From January to June of 2018, 53% of workers in the U.S. were “not engaged” at work. 13% were actively disengaged. The latter group were working against their organization. (Gallop)

Complaints of incompetence:

Leaders complain that employees are disengaged. But they give instructions without asking questions and treat people like objects. It’s ridiculous doublespeak.

Lousy leaders expect engagement and they want to treat people like objects at the same time.

Treat people like tools and they’ll wait to be told what to do. Treat people like human beings and they’ll eventually dare to bring their hearts to work. And isn’t engagement about the heart?

Traditional professionalism is a pathetic excuse to expect engagement without heart.

Two Secrets to Engagement:

#1. Engage people if you want them to be engaged.

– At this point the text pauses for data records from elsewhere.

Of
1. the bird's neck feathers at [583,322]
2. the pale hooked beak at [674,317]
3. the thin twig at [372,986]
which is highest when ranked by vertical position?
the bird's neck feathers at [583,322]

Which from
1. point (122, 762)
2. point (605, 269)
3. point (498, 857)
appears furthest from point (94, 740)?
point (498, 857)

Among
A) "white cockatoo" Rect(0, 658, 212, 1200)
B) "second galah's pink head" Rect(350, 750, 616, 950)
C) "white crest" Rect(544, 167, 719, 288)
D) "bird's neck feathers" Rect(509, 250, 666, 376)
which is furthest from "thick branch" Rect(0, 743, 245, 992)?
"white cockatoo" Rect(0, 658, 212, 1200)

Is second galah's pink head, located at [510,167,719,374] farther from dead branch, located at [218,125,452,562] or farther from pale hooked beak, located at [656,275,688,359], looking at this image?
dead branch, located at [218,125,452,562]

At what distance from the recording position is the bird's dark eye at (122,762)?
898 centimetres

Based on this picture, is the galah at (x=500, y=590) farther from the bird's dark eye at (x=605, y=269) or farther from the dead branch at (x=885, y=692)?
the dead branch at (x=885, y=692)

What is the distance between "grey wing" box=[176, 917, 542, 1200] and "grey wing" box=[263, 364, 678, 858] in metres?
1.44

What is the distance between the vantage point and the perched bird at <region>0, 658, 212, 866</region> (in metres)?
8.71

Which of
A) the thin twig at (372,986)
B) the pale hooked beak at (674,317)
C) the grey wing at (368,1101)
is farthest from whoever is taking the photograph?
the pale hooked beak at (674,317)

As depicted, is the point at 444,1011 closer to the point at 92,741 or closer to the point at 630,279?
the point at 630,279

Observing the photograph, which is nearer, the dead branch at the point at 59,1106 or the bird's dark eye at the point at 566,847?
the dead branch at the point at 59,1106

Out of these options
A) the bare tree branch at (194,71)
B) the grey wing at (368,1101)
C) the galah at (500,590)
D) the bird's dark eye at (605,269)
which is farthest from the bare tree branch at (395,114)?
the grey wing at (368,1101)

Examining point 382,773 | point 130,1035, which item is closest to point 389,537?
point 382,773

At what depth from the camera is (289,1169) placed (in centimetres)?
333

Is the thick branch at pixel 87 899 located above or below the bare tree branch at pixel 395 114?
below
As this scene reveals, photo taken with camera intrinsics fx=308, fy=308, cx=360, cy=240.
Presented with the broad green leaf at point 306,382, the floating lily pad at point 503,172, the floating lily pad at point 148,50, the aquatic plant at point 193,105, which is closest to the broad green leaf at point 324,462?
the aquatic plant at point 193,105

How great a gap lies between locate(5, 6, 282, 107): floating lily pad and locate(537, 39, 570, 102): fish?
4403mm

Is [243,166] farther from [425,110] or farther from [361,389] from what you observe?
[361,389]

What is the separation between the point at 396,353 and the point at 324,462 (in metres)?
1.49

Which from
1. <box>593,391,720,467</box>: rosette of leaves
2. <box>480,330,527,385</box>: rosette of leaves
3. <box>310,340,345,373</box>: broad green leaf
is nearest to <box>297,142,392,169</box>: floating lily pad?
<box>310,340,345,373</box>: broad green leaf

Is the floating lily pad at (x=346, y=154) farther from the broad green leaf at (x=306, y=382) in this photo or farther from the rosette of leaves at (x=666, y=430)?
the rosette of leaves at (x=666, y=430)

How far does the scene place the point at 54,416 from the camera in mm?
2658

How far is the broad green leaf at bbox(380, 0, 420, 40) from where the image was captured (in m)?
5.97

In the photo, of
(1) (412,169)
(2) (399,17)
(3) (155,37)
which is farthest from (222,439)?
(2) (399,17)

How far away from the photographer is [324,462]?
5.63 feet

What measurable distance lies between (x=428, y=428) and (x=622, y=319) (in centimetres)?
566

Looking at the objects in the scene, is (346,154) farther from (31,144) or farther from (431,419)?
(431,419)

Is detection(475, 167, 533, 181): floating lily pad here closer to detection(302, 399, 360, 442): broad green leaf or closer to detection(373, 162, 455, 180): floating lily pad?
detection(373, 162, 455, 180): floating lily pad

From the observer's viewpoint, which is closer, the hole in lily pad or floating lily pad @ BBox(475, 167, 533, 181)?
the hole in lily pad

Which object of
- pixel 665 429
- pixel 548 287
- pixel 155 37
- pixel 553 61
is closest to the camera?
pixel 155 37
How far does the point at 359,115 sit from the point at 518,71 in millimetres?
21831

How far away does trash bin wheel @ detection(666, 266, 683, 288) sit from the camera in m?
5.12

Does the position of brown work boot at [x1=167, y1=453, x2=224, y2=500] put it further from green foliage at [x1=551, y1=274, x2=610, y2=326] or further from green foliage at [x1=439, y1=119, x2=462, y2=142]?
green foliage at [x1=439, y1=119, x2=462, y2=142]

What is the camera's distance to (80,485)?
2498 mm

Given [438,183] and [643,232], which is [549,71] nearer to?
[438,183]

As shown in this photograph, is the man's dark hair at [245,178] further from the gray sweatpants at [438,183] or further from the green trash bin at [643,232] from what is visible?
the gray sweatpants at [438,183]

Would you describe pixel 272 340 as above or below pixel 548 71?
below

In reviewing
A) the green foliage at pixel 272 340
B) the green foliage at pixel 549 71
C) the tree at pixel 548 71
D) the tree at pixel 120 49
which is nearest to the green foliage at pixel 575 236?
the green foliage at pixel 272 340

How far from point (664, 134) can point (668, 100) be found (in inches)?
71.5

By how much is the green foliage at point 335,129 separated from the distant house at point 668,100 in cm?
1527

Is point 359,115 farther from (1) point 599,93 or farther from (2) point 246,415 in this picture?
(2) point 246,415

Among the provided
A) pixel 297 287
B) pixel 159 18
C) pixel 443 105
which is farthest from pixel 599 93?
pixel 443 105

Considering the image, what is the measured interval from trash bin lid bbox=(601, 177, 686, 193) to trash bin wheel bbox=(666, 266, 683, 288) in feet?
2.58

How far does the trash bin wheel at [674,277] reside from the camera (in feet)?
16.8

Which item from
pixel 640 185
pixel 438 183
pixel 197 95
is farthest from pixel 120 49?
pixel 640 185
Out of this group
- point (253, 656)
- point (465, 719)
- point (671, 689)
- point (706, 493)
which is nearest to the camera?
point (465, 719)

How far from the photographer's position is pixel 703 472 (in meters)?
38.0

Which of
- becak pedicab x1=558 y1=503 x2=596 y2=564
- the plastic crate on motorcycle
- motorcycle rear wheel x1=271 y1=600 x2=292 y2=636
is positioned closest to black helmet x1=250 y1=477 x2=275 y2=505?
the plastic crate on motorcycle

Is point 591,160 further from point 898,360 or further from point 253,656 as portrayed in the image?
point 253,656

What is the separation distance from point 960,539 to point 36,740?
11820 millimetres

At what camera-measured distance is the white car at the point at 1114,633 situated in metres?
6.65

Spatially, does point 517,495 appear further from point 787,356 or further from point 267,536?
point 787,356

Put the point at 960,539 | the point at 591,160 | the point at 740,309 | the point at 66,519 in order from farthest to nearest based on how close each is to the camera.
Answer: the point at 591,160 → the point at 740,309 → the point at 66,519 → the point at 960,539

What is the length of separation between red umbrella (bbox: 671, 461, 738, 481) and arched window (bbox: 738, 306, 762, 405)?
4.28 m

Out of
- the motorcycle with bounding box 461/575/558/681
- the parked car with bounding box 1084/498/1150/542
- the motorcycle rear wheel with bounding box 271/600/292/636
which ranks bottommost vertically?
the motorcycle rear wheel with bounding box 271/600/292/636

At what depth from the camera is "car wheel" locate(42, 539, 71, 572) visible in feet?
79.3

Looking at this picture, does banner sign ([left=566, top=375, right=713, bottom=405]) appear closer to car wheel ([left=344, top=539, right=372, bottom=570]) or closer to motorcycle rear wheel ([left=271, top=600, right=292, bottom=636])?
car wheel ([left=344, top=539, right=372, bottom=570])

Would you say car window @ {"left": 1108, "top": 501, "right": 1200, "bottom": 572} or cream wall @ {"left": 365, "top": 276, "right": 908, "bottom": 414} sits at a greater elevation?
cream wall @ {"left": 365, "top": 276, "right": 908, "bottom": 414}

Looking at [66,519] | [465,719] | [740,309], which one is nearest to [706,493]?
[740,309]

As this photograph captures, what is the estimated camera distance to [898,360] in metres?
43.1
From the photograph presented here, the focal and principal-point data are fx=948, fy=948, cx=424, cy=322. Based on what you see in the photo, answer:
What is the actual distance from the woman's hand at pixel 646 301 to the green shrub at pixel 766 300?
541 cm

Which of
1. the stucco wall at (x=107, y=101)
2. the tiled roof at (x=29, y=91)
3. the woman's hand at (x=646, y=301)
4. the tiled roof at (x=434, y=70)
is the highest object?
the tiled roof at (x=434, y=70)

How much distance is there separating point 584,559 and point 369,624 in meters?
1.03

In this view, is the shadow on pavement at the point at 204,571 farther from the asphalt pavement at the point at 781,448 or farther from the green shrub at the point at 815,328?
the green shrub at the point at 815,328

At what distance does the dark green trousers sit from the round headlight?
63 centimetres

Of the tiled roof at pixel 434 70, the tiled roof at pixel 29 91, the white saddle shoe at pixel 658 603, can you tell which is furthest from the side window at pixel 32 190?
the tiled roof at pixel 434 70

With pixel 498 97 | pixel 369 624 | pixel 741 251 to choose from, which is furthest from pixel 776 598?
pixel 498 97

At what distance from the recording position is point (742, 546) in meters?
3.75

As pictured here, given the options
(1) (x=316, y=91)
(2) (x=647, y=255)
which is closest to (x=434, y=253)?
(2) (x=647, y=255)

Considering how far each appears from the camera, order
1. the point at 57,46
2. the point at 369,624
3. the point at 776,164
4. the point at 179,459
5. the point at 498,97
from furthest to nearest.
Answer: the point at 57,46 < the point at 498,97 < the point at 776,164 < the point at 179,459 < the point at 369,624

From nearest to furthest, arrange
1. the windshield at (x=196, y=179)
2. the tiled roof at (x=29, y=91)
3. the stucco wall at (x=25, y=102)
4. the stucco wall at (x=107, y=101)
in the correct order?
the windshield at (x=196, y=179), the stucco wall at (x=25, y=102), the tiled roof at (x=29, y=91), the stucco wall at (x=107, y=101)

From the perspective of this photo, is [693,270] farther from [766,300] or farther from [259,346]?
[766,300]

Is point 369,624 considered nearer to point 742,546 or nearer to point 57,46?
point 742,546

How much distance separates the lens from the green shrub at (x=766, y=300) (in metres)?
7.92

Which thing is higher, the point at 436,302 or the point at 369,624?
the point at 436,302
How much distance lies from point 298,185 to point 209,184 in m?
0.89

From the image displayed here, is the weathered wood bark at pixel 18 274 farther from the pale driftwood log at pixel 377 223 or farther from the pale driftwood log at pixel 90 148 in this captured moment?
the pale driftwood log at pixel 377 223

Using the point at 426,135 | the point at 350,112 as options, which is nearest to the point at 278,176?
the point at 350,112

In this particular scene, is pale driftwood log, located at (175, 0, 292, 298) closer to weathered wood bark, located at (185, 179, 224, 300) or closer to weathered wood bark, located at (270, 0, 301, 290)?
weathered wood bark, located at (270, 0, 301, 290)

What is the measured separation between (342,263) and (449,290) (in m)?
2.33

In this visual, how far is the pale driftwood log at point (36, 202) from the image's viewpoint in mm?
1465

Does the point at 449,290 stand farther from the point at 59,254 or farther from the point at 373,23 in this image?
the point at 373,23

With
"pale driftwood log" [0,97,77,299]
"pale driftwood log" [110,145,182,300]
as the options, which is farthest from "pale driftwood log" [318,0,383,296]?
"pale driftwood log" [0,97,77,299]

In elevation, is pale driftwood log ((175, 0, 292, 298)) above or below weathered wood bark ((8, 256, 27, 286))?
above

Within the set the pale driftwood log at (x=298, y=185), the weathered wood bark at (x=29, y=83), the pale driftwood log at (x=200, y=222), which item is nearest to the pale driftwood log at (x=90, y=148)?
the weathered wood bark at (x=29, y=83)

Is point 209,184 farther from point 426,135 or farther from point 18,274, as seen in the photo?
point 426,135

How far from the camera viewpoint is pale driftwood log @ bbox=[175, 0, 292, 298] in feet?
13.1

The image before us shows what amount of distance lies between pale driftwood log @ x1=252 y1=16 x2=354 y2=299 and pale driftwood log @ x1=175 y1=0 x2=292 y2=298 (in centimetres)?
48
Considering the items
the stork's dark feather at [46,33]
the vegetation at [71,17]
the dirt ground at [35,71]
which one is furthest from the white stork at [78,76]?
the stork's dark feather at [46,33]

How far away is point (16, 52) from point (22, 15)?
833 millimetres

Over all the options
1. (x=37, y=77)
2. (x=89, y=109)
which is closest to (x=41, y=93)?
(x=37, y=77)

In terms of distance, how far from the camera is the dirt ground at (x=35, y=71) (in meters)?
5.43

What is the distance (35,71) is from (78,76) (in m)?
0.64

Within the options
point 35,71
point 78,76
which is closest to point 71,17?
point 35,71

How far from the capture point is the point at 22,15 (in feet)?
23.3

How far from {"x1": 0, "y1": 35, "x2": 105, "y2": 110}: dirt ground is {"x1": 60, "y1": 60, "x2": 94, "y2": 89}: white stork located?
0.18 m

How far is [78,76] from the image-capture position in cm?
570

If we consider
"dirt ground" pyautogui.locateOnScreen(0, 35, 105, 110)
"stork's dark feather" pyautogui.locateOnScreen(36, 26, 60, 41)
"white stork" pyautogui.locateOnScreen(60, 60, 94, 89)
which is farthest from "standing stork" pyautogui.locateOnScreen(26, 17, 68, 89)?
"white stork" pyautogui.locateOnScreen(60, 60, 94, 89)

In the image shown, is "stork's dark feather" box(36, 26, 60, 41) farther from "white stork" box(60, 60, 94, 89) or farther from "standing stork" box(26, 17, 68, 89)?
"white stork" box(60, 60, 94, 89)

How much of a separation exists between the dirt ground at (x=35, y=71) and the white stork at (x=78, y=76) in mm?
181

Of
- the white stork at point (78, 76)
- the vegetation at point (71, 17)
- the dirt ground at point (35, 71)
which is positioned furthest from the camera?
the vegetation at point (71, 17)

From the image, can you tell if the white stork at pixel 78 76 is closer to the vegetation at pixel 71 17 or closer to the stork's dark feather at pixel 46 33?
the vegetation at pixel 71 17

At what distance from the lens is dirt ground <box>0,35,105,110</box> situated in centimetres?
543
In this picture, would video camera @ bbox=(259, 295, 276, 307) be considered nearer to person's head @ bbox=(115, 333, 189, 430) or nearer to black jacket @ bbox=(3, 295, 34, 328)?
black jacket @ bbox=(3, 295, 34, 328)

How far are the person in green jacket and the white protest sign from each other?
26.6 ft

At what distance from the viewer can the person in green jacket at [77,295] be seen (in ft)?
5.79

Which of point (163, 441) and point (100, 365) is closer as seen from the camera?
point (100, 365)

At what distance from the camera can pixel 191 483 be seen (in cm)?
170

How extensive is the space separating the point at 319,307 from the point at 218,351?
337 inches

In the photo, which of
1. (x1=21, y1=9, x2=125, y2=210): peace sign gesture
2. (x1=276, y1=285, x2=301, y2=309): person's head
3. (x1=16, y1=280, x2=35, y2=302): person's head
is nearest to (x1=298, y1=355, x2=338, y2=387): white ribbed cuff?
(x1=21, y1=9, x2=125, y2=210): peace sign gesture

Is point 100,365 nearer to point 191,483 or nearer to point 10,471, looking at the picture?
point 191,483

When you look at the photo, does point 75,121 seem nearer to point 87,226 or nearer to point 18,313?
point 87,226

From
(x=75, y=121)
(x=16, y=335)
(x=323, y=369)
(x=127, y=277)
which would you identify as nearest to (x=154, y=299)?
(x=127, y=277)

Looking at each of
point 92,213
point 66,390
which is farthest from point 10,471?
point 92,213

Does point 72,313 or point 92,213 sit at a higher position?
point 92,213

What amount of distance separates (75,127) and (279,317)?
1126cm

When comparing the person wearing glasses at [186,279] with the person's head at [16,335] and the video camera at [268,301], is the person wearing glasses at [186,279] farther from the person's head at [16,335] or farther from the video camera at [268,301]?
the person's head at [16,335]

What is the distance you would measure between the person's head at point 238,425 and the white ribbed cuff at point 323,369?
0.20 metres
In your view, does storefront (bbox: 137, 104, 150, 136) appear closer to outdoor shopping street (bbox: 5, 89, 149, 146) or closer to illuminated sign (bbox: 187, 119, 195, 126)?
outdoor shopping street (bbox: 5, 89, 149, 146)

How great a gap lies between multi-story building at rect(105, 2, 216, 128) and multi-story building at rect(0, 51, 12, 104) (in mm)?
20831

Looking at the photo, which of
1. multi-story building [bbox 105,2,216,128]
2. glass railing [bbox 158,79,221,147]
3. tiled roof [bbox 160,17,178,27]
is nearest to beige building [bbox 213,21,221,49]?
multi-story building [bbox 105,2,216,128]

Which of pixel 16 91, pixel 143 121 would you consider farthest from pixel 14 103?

  1. Secrets strangle engagement. No one feels engaged when upper management drops stingy nuggets of information to the minions on the frontline.
  2. Seek input before making decisions. People don’t need you to agree with them. They need to feel heard.
  3. Delegate as many decisions as possible. Warren Buffet said, “We delegate almost to the point of abdication.” (Warren Buffets Management Secrets)

Compliance isn’t engagement. The coercive tools that demand compliance destroy engagement.

Engagement is a choice, not a command.

Note: New employees and the inexperienced need more guidance and instruction. Your involvement enhances their engagement. But competent people don’t like being told what to do. Do you?

#2. The tougher the issue, the kinder you need to become.

Professional distance is for the birds. 

  1. Kindness isn’t weakness.
  2. Explore negotiable issues while holding to non negotiables.
  3. Stand your ground with a smile.
  4. Coach for performance as a first alternative. Coaching is an employee driven encounter where managers give fewer answers and ask more questions.
  5. Correct or confront with optimism, respect, and clear accountability.

Be kind when situations are tough.

What leadership practices encourage disengagement?

How might leaders enhance engagement?